1984edo is consistent in the 7-odd-limit and is a mostly sharp system, with all primes up to 23 tuned sharp. However, harmonics 9, 15, and 21 are more than 50% of a step sharp by patent val, and flat by direct approximation, which results in inconsistencies; that is, their direct approximations are not the same as the sum of their constituent odd harmonics' direct approximations: 9/1 is 6289 steps while 3/1 is 3145 steps (and 3145 + 3145 = 6290, ≠ 6289), and 15/1 is 7751 steps while 5/1 is 4607 steps (and 3145 + 4607 = 7752, ≠ 7751). 1984edo does, however, approximate the 2.9.19.31.33 subgroup well.

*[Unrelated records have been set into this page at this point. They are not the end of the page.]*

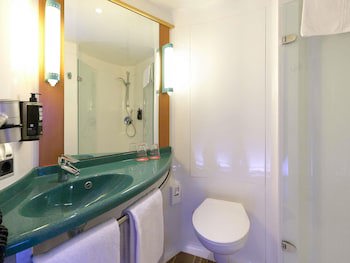 ibis Berlin City Potsdamer Platz galeri fotoğrafı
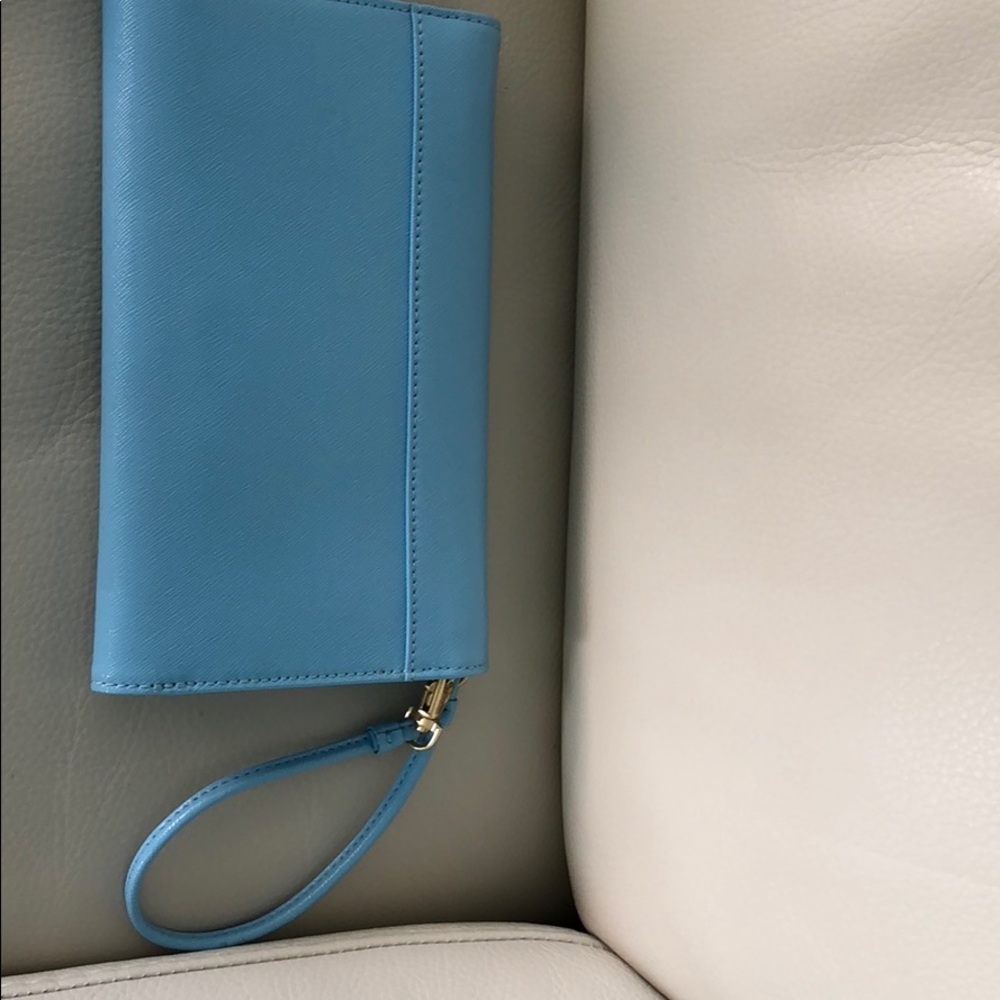 Tory Burch Wristlet - Picture 3 of 3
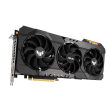 Asus TUF-RTX3070TI-O8G-GAMING NVIDIA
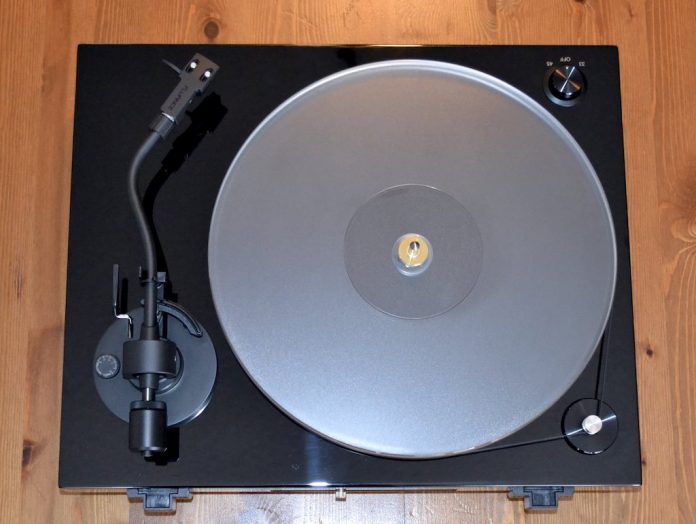 Fluance RT85 Reference High Fidelity Vinyl Turntable review Best Buy Blog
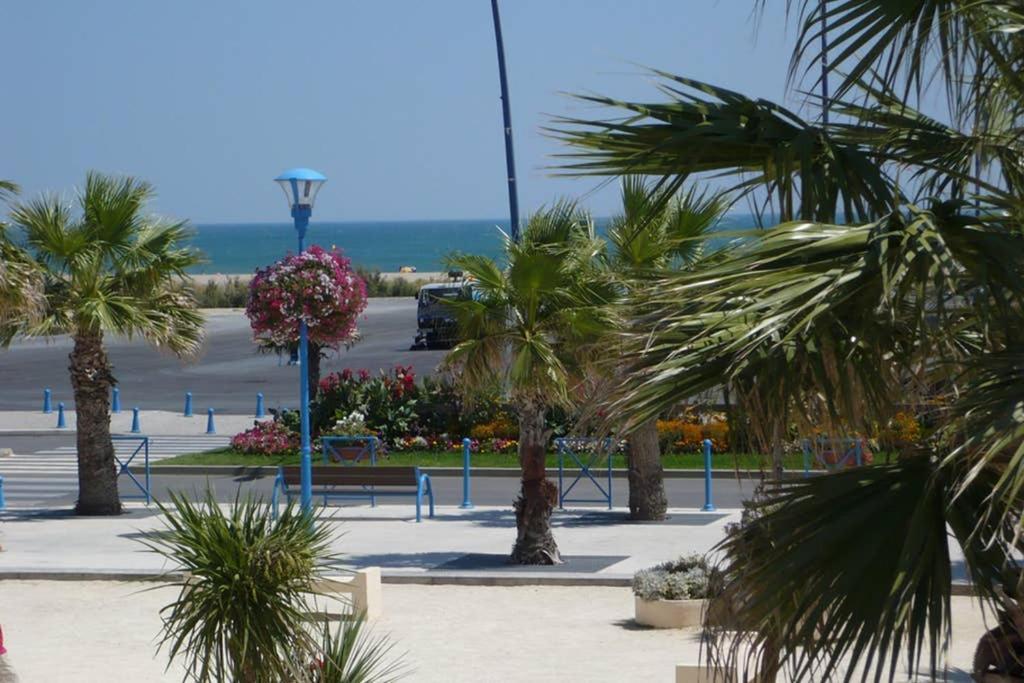 Cros Mer Et Piscine Saint-Pierre-la-Mer  Екстериор снимка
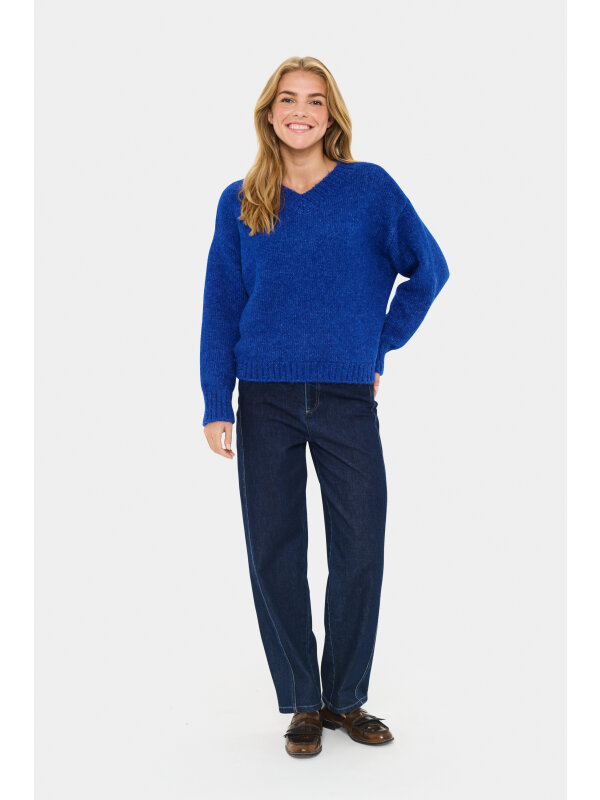 Saint Tropez - MaisaliaSZ Pullover Saint Tropez - MaisaliaSZ Pullover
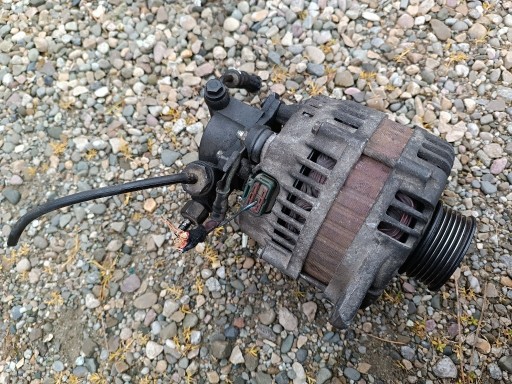 Zdjęcie oferty: Alternator Opel Corsa C 1.7 DTI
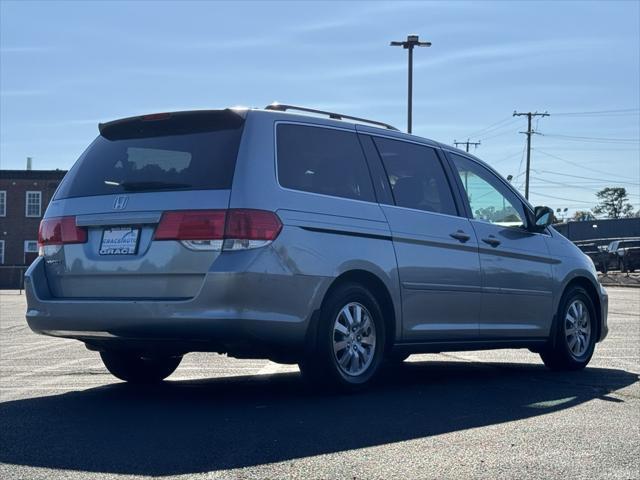 used 2008 Honda Odyssey car, priced at $9,700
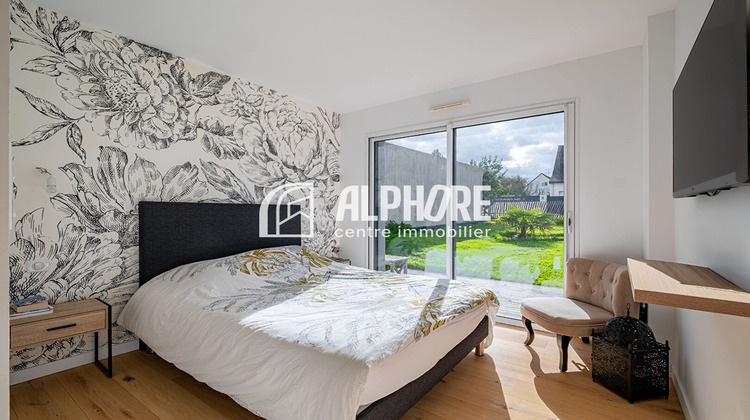 Ma-Cabane - Vente Maison MESQUER, 137 m²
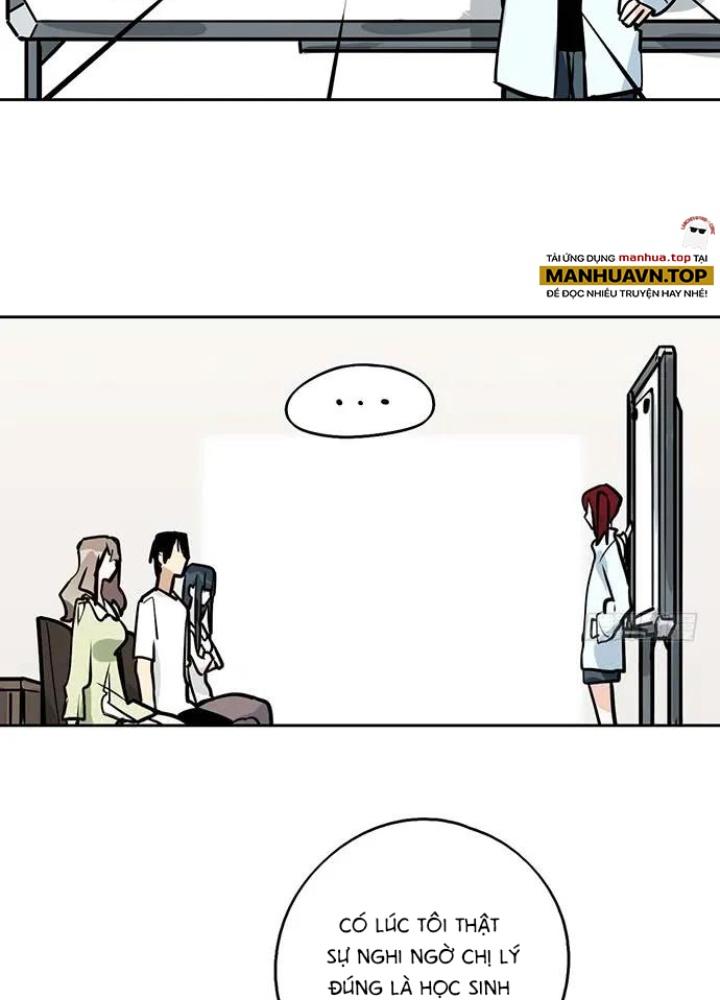 Bạn Gái Phản Diện Của Ta Chapter 98 - Trang 2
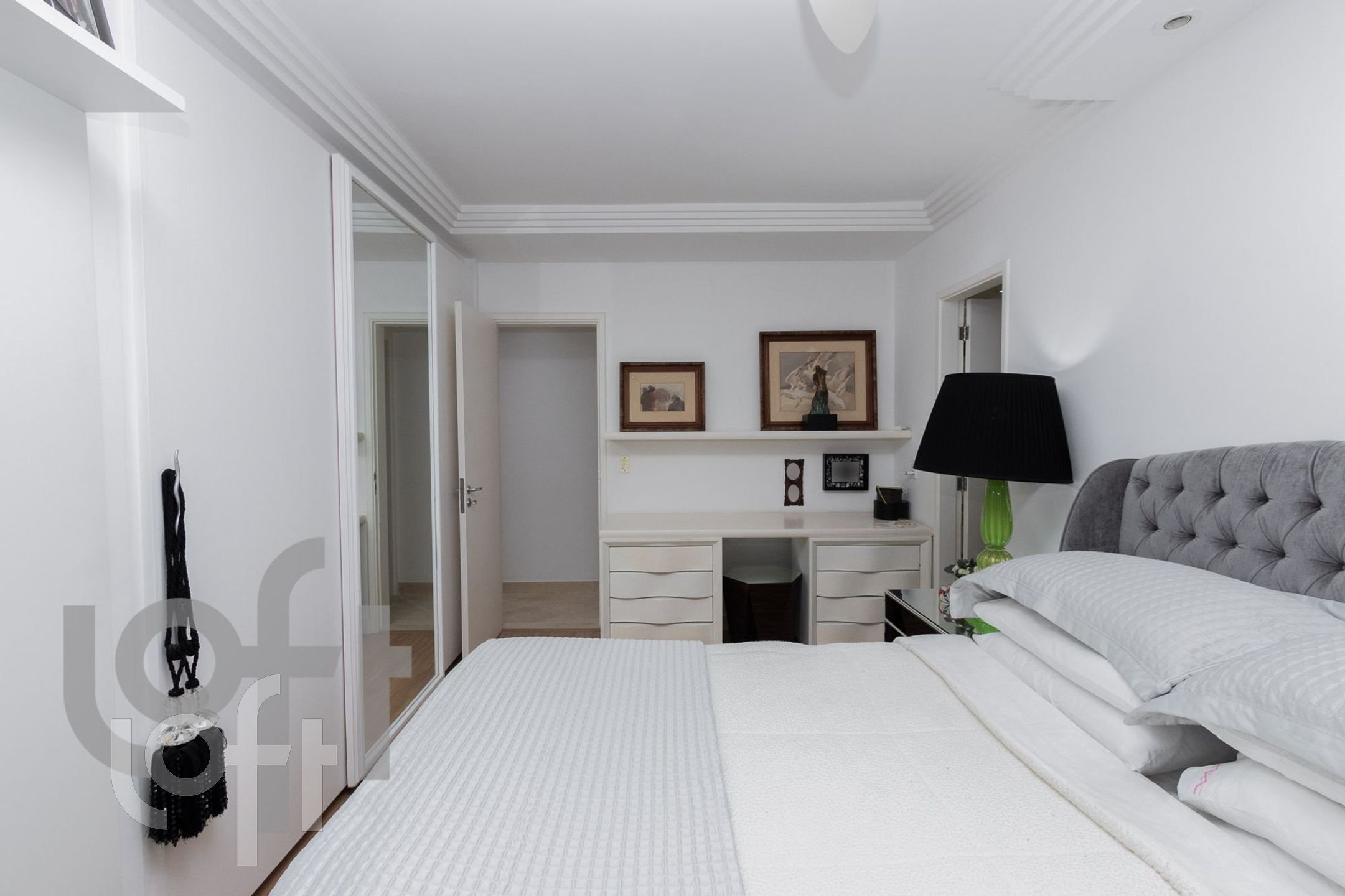 Apartamento à venda com 2 quartos, 110m² - Foto 9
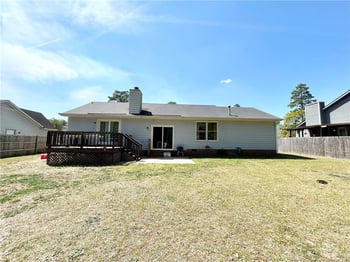 641 Daharan Dr, Fayetteville, NC 28314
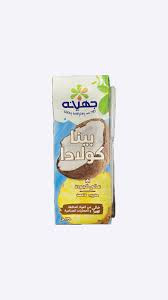 عصير جهينه بيناكولادا- 235مل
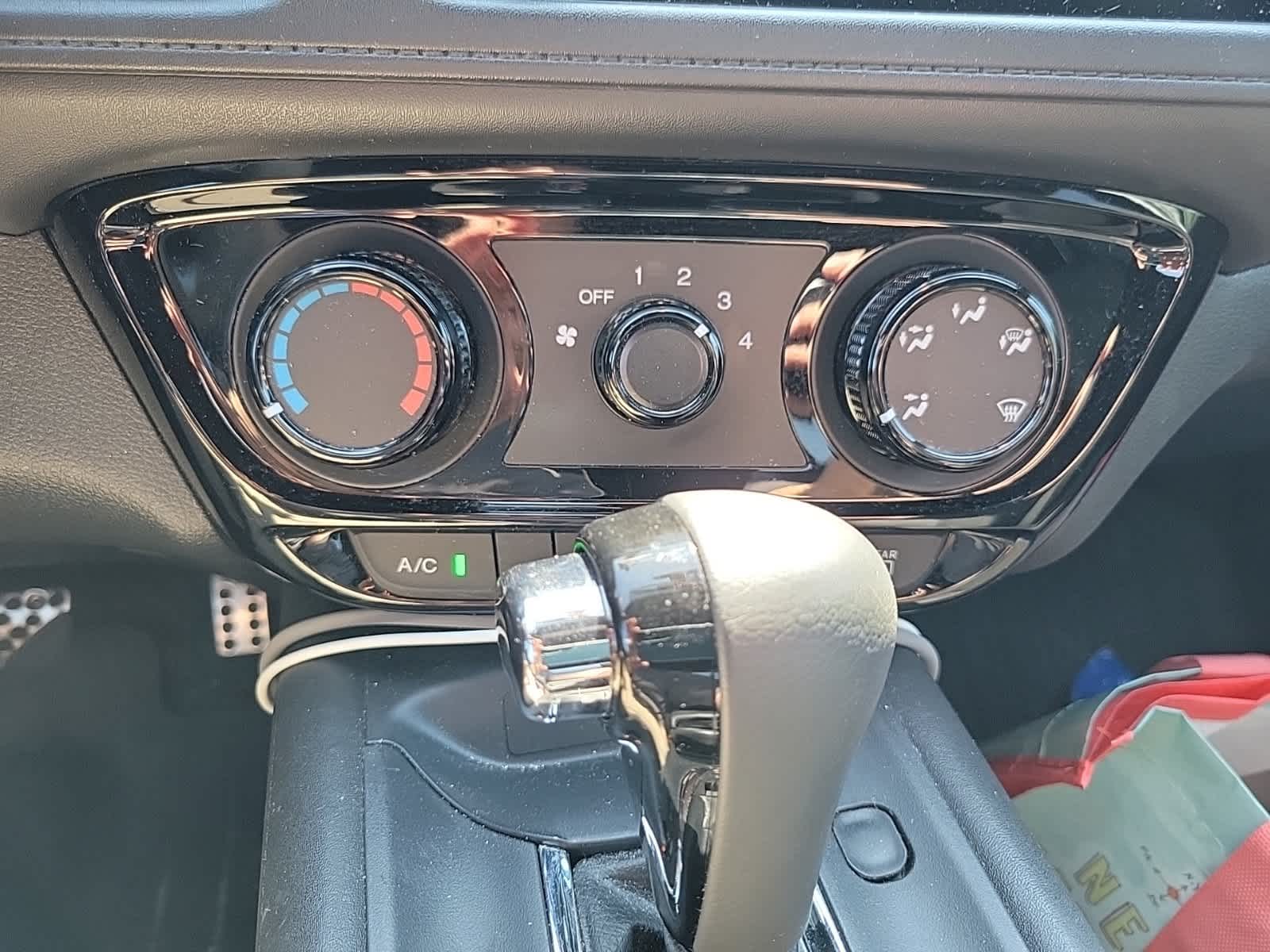 Thumbnail: 2022 Honda HR-V - 20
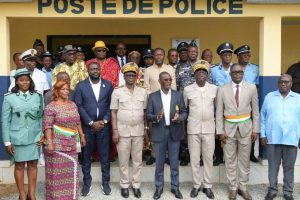 Côte d’Ivoire-AIP /Le maire de Fresco sollicite de nouvelles infrastructures administratives et la création d’une sous-préfecture à Dassioko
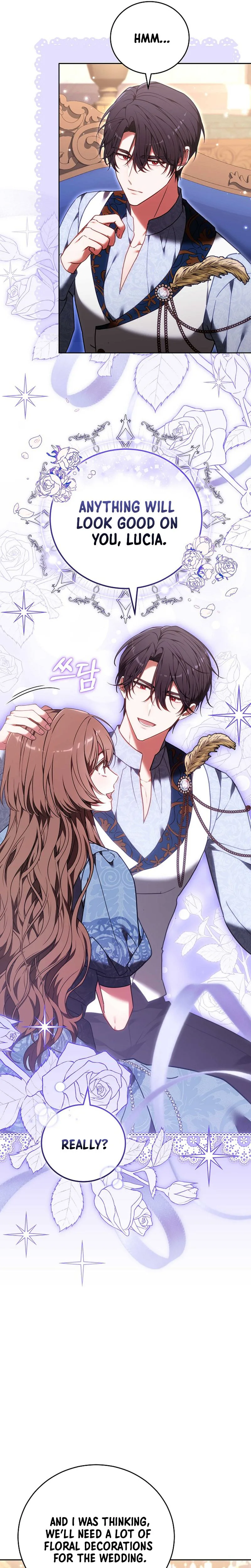 101st Confession Chapter 65 Page 8
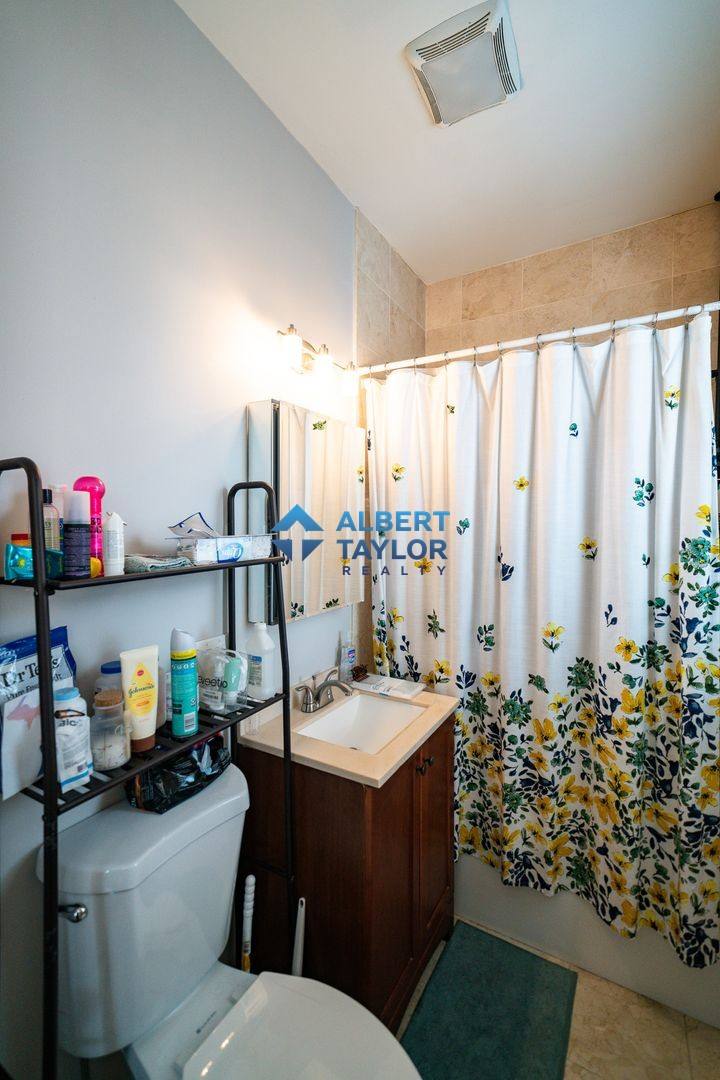 Apartment for rent at 2 Johnson Ave #3, Jamaica Plain, MA 02130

In the 7-limit the equal temperament tempers out the wizma (420175/419904), the garischisma (33554432/33480783), and the pessoalisma (2147483648/2144153025).
Odd harmonics
| Harmonic | 3 | 5 | 7 | 9 | 11 | 13 | 15 | 17 | 19 | 21 | 23 | |
|---|---|---|---|---|---|---|---|---|---|---|---|---|
| Error | Absolute (¢) | +0.263 | +0.178 | +0.126 | -0.079 | +0.295 | +0.198 | -0.164 | +0.287 | +0.068 | -0.216 | +0.153 |
| Relative (%) | +43.4 | +29.5 | +20.8 | -13.1 | +48.8 | +32.8 | -27.1 | +47.4 | +11.2 | -35.8 | +25.3 | |
| Steps (reduced) |
3145 (1161) |
4607 (639) |
5570 (1602) |
6289 (337) |
6864 (912) |
7342 (1390) |
7751 (1799) |
8110 (174) |
8428 (492) |
8714 (778) |
8975 (1039) | |
Subsets and supersets
Since 1984 factors into 26 × 31, 1984edo has subset edos 2, 4, 8, 16, 31, 32, 62, 64, 124, 248, 496, and 992.